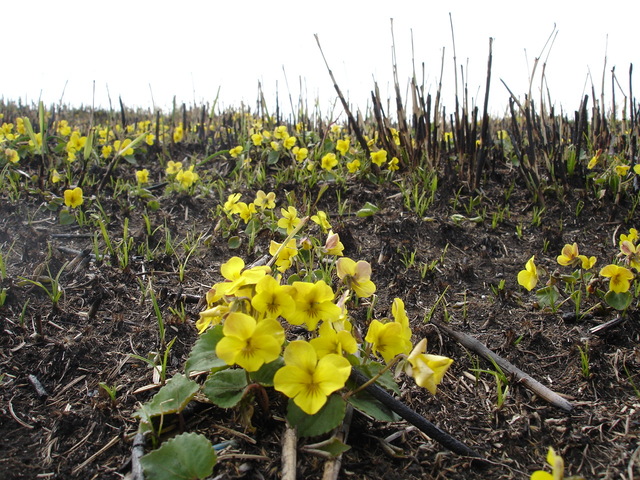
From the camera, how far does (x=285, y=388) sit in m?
1.06

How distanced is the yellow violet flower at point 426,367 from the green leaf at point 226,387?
1.45 ft

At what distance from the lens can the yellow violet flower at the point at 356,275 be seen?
1.33 m

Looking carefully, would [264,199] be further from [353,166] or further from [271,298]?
[271,298]

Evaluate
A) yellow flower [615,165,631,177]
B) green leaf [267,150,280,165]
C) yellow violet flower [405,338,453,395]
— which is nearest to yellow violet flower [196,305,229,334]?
yellow violet flower [405,338,453,395]

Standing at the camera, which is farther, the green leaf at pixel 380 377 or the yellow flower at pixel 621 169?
the yellow flower at pixel 621 169

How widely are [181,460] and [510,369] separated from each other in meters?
1.14

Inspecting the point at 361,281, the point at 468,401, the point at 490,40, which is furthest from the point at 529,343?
the point at 490,40

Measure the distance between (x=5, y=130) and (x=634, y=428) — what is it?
469cm

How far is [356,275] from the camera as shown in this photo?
1343 mm

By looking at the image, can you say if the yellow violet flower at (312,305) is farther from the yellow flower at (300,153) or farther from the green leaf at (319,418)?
the yellow flower at (300,153)

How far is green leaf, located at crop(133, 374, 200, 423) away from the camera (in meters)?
1.22

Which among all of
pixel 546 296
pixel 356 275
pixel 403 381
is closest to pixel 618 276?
pixel 546 296

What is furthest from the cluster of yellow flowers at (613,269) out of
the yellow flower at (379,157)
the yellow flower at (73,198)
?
the yellow flower at (73,198)

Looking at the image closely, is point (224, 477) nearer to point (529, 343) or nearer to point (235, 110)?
point (529, 343)
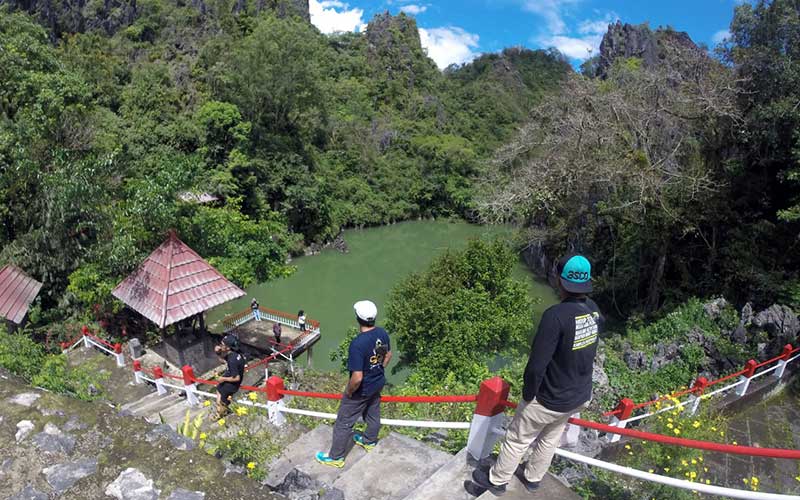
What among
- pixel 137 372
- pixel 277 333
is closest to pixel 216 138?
pixel 277 333

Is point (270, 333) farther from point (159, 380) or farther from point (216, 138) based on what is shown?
point (216, 138)

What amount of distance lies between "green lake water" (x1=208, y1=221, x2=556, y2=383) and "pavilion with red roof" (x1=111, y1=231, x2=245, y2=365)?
4964 millimetres

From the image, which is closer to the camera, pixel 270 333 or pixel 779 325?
pixel 779 325

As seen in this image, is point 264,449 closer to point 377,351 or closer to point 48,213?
point 377,351

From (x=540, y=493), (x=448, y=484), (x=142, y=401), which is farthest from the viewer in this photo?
(x=142, y=401)

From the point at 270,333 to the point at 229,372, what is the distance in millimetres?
9162

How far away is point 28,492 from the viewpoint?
2.75 metres

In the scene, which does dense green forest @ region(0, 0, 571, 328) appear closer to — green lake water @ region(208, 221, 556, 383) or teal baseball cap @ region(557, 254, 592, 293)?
green lake water @ region(208, 221, 556, 383)

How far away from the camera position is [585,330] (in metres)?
2.73

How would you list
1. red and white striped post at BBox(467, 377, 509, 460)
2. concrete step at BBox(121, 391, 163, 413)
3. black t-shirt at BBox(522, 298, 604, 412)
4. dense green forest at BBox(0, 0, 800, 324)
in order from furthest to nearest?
dense green forest at BBox(0, 0, 800, 324)
concrete step at BBox(121, 391, 163, 413)
red and white striped post at BBox(467, 377, 509, 460)
black t-shirt at BBox(522, 298, 604, 412)

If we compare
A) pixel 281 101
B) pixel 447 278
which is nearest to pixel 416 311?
pixel 447 278

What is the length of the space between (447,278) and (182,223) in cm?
670

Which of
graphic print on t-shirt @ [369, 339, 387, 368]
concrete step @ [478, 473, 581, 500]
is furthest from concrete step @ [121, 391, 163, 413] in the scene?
concrete step @ [478, 473, 581, 500]

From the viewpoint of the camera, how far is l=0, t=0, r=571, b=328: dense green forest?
11.0 metres
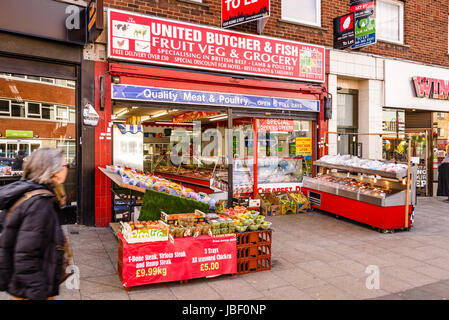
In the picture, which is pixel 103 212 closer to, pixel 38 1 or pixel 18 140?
pixel 18 140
####################
> WHAT IS NEEDED: Please extract everything from the line containing "How far away from" down to the end of the entries, both ends included, and copy those lines exactly without the pictures.

> TASK SOLUTION:
How far away from the camera position is [585,330] (in metres)?
2.73

How would you list
1. red and white striped post at BBox(467, 377, 509, 460)
2. concrete step at BBox(121, 391, 163, 413)
3. black t-shirt at BBox(522, 298, 604, 412)
4. dense green forest at BBox(0, 0, 800, 324)
in order from furthest to nearest?
dense green forest at BBox(0, 0, 800, 324)
concrete step at BBox(121, 391, 163, 413)
red and white striped post at BBox(467, 377, 509, 460)
black t-shirt at BBox(522, 298, 604, 412)

If we compare
A) pixel 281 101
B) pixel 447 278
which is nearest to pixel 416 311?
pixel 447 278

What is the length of the space between (447,278) and (182,223) in cm?
670

Which of
graphic print on t-shirt @ [369, 339, 387, 368]
concrete step @ [478, 473, 581, 500]
is furthest from concrete step @ [121, 391, 163, 413] in the scene?
concrete step @ [478, 473, 581, 500]

From the viewpoint of the camera, how far is l=0, t=0, r=571, b=328: dense green forest?
11.0 metres
In the picture, which is pixel 103 212 closer to, pixel 38 1 or pixel 18 140?
pixel 18 140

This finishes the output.